═════ TEXT PROVIDED

Rapid and label-free detection of BNP and NT-proBNP in human serum using Ti-doped MoTex film-based extended-gate FET biosensors for heart failure diagnosis

This study presents the first successful RF sputtering of Ti-doped MoTe_x films onto flexible polyimide (PI) substrates, serving as active sensing layers in extended-gate field-effect transistors (EGFETs). These nanostructured sensors are designed for clinical applications, including accurate pH monitoring and selective detection of B-type natriuretic peptide (BNP) and N-terminal proBNP (NT-proBNP) in the serum of heart failure patients. The structural, compositional, and morphological characteristics of the films were investigated using X-ray diffraction (XRD), X-ray photoelectron spectroscopy (XPS), and atomic force microscopy (AFM). EGFET devices fabricated under varying Ti plasma powers (0, 10, 20, and 30 W) demonstrated a strong correlation between structural modifications and sensing performance. The film produced at 20 W exhibited the best results, with a pH sensitivity of 59.02 mV/pH, ultra-low hysteresis (∼ 0.3 mV), and minimal drift (0.25 mV/h). After 180 days, the sensor maintained a near-Nernstian response of ∼ 58.9 mV/pH, confirming excellent long-term stability. It also withstood 500 bending cycles without performance degradation, highlighting its mechanical robustness. For biosensing applications, the Ti-doped MoTe_x film was modified with APTES and functionalized with BNP or NT-proBNP antibodies through 1-ethyl-3-(3-dimethylaminopropyl)-carbodiimide (EDC) and N-hydroxysuccinimide (NHS) crosslinking. The resulting biosensor exhibited high sensitivity for BNP and NT-proBNP over a wide dynamic range (10⁻²–10⁵ pg/mL). Measurements from patient serum samples closely aligned with enzyme-linked immunosorbent assay (ELISA) results, demonstrating its clinical reliability.

══════════
═════ DATA EXTRACTS

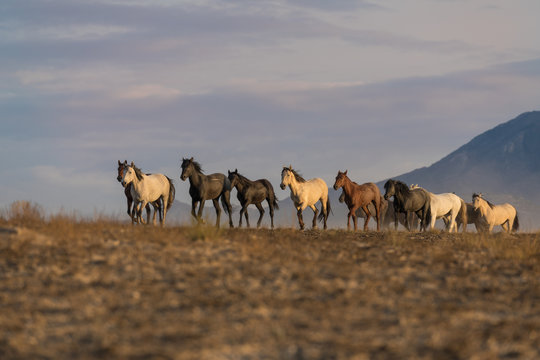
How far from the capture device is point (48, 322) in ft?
31.6

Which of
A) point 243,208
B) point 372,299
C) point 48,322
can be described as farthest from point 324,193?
point 48,322

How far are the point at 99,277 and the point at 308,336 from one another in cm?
449

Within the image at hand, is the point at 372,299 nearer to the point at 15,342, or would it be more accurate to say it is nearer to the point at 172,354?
the point at 172,354

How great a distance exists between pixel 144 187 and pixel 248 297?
1448 centimetres

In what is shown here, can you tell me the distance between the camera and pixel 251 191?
90.6ft

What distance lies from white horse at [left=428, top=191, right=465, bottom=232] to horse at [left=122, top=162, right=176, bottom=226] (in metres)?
10.3

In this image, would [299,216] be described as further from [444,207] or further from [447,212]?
[447,212]

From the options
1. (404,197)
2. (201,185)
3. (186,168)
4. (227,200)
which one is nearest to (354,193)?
(404,197)

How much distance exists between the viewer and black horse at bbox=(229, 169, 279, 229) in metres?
27.0

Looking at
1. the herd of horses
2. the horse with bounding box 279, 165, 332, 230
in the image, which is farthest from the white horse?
the horse with bounding box 279, 165, 332, 230

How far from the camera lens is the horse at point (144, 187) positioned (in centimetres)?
2462

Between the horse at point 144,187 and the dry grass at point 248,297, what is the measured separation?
777 cm

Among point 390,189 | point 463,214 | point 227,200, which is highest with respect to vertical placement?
point 390,189

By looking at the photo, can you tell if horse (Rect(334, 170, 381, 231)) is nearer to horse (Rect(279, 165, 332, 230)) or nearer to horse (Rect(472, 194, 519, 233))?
horse (Rect(279, 165, 332, 230))
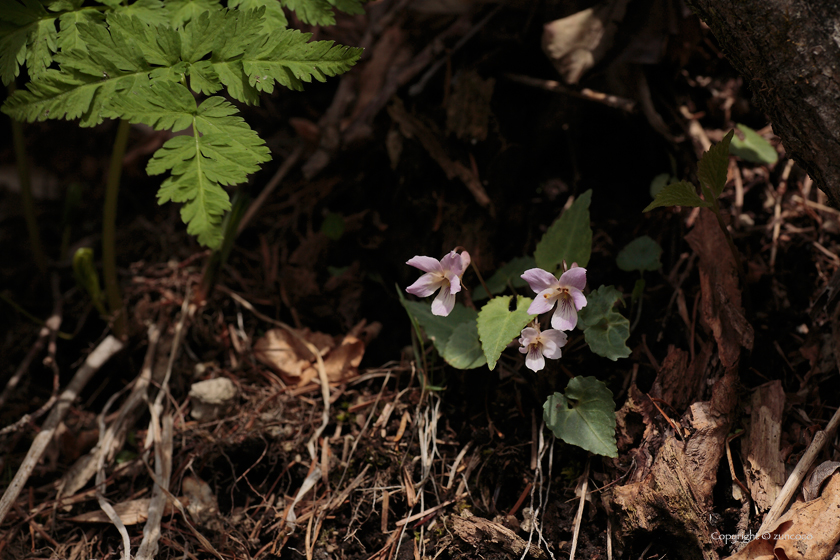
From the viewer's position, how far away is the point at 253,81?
1.63 metres

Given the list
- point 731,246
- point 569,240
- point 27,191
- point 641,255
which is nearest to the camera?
point 731,246

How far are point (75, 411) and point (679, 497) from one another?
220cm

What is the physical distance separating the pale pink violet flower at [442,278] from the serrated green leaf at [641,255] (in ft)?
2.00

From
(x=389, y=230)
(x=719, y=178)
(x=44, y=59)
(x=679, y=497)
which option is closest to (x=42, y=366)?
(x=44, y=59)

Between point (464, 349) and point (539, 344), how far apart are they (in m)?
0.27

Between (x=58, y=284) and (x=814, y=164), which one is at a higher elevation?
(x=814, y=164)

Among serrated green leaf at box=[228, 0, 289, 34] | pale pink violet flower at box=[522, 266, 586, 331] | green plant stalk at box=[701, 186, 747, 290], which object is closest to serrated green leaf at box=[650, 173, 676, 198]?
green plant stalk at box=[701, 186, 747, 290]

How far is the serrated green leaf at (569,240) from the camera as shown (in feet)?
6.12

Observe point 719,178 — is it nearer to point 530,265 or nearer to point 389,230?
point 530,265

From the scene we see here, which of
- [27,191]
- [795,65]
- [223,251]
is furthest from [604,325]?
[27,191]

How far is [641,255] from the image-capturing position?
2016mm

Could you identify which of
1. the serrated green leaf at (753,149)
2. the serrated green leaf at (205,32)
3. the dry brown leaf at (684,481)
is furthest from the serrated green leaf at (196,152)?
the serrated green leaf at (753,149)

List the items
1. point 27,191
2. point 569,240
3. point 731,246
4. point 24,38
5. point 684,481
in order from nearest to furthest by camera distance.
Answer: point 684,481 < point 24,38 < point 731,246 < point 569,240 < point 27,191

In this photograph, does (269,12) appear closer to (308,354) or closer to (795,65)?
(308,354)
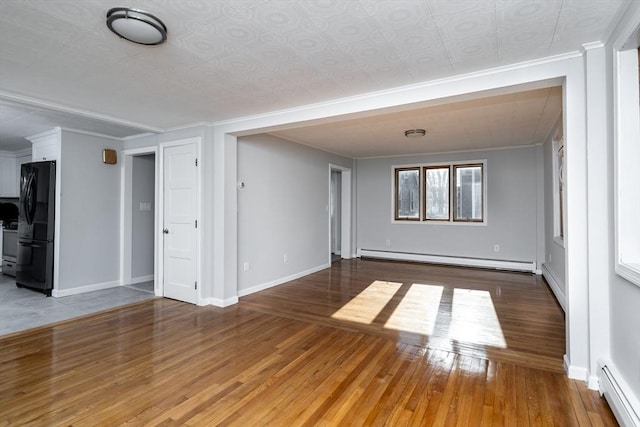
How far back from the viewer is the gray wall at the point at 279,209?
4.73 metres

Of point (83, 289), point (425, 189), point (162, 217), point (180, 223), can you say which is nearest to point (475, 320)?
point (180, 223)

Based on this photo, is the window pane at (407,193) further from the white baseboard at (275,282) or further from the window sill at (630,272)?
the window sill at (630,272)

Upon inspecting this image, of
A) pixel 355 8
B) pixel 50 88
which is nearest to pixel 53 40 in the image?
pixel 50 88

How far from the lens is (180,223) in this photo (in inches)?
176

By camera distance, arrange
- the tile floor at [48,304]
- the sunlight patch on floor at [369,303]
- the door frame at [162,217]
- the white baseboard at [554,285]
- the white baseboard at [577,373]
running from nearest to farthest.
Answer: the white baseboard at [577,373] → the tile floor at [48,304] → the sunlight patch on floor at [369,303] → the white baseboard at [554,285] → the door frame at [162,217]

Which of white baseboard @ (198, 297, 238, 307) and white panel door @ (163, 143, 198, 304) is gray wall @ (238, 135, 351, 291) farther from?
white panel door @ (163, 143, 198, 304)

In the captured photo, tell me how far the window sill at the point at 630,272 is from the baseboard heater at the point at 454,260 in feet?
15.6

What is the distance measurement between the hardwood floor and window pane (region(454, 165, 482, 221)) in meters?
2.72

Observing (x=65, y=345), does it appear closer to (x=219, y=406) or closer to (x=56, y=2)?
(x=219, y=406)

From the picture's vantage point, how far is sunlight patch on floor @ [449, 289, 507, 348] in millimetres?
3107

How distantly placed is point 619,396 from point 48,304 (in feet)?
18.4

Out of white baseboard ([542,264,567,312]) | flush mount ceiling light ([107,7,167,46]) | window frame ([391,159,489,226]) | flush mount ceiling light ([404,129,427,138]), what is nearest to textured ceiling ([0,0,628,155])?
flush mount ceiling light ([107,7,167,46])

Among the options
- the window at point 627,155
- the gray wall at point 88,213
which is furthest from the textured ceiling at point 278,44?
the gray wall at point 88,213

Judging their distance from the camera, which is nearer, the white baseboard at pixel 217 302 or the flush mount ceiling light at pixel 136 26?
the flush mount ceiling light at pixel 136 26
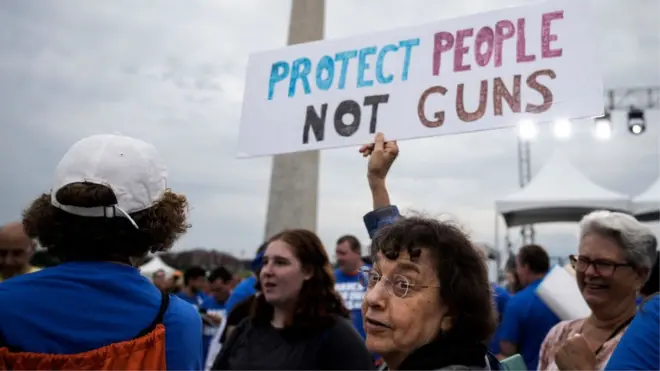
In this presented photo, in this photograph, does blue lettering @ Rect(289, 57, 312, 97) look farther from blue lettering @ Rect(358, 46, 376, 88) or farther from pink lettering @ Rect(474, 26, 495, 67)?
pink lettering @ Rect(474, 26, 495, 67)

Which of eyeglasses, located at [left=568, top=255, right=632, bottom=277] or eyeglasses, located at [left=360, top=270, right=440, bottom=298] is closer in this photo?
eyeglasses, located at [left=360, top=270, right=440, bottom=298]

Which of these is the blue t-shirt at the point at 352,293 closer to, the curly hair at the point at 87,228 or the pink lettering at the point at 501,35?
the pink lettering at the point at 501,35

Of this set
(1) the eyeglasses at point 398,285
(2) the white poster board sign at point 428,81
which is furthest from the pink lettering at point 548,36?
(1) the eyeglasses at point 398,285

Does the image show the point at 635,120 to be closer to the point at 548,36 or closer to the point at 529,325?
the point at 529,325

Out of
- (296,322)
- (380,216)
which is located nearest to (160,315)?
(380,216)

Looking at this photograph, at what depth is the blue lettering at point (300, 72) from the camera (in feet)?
8.24

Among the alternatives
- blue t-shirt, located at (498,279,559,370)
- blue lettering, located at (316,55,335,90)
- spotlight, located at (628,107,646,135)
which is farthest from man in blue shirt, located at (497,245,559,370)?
spotlight, located at (628,107,646,135)

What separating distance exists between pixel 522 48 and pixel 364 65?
0.61 meters

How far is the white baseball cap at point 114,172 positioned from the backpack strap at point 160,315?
17cm

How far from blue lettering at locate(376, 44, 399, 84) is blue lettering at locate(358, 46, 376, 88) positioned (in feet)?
0.11

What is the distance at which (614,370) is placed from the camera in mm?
1714

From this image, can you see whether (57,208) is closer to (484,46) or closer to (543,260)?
(484,46)

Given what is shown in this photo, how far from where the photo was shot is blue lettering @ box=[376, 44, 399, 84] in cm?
238

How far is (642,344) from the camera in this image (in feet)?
5.50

══════════

▸ ASSIGNMENT
Answer these questions from the text on Ti-doped MoTe_x biosensors:
1. What pH sensitivity did the film produced at 20 W exhibit?
2. How many bending cycles did the sensor withstand without performance degradation?
3. Over what dynamic range did the biosensor show high sensitivity for BNP and NT-proBNP?

▸ SOLUTION TO THIS PROBLEM
1. 59.02 mV/pH
2. 500
3. 10⁻²–10⁵ pg/mL